◆ PROVIDED DATA ◆
----------

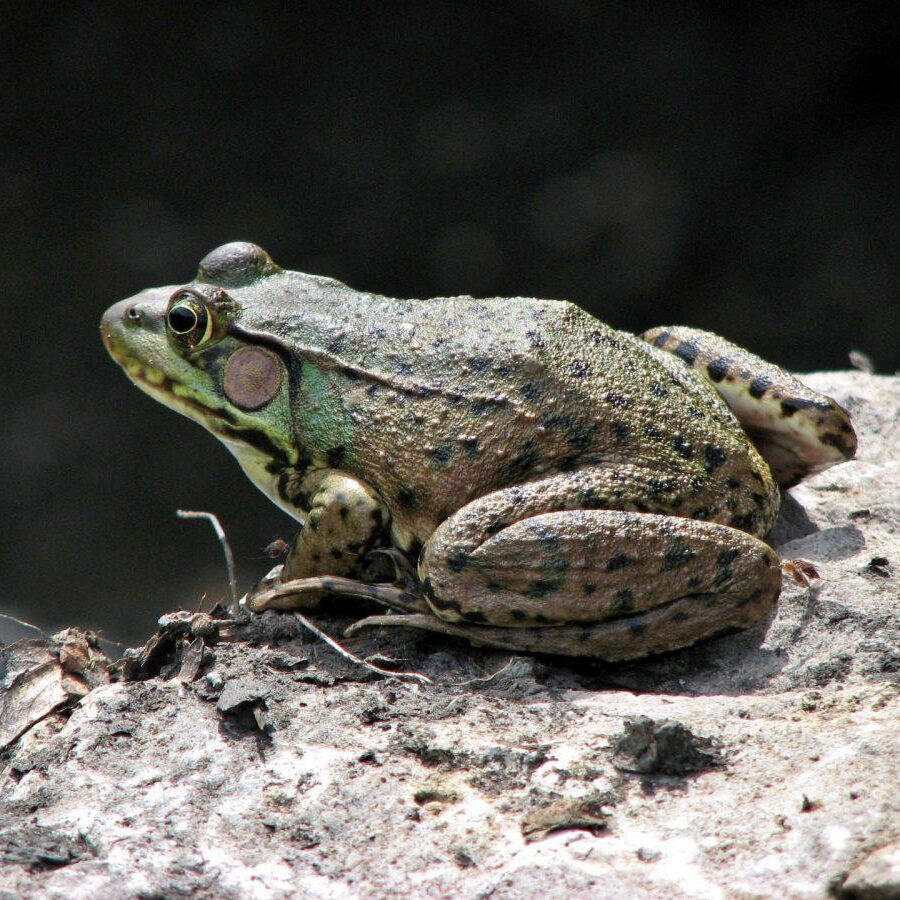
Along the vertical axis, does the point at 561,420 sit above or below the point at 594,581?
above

----------

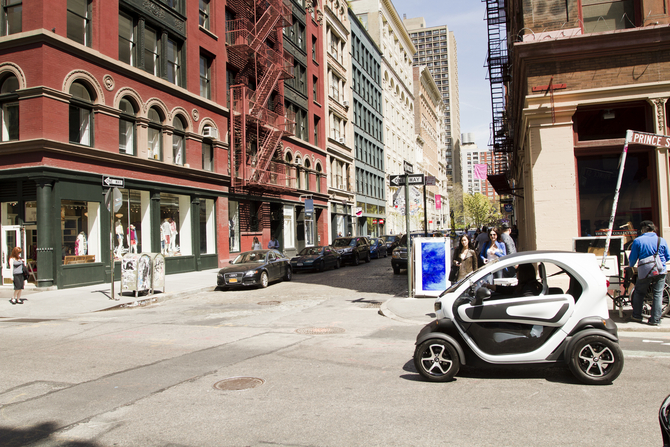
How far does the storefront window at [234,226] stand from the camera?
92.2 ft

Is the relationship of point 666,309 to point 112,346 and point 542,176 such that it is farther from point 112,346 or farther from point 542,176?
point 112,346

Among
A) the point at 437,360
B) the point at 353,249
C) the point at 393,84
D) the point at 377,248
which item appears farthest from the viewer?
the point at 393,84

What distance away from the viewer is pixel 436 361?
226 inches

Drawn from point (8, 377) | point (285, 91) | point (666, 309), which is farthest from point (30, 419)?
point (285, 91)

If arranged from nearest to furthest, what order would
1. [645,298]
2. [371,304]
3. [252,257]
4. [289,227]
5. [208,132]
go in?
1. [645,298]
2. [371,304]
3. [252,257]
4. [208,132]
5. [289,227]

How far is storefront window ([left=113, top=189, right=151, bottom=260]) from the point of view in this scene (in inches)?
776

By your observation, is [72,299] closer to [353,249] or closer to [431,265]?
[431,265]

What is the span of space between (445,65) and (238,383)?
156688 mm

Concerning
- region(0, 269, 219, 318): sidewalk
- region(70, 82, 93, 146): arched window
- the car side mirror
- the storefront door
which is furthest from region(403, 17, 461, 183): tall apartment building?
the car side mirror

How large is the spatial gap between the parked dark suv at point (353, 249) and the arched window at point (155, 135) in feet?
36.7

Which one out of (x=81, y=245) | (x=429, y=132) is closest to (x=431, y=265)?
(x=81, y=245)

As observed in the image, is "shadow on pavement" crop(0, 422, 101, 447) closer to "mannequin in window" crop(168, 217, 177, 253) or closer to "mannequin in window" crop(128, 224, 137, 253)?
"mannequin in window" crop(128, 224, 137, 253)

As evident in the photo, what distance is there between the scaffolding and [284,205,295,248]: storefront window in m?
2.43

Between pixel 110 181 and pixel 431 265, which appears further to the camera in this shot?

----------

◆ TASK TO COMPLETE ◆
Reproduce the stretch of the data from the line containing "By your observation, is" through the line containing "Between pixel 110", switching "arched window" to "rounded window" and leaving everything else unchanged.

◆ RESPONSE TO THE EXERCISE ◆
By your observation, is [72,299] closer to [353,249] or closer to [431,265]?
[431,265]

What is the span of space between (445,65) and (238,383)?
156688 mm

Concerning
- region(0, 269, 219, 318): sidewalk
- region(70, 82, 93, 146): rounded window
- the car side mirror
- the storefront door
which is furthest from region(403, 17, 461, 183): tall apartment building?
the car side mirror

How large is the spatial gap between the parked dark suv at point (353, 249) and the rounded window at point (155, 135) in feet?
36.7

Which one out of (x=81, y=245) | (x=429, y=132) is closest to (x=431, y=265)?
(x=81, y=245)

As observed in the image, is "shadow on pavement" crop(0, 422, 101, 447) closer to "mannequin in window" crop(168, 217, 177, 253) or closer to "mannequin in window" crop(128, 224, 137, 253)?
"mannequin in window" crop(128, 224, 137, 253)

As evident in the photo, what distance is there between the scaffolding and [284,205,295,248]: storefront window in m?
2.43

Between pixel 110 181 and pixel 431 265, which appears further to the camera in this shot?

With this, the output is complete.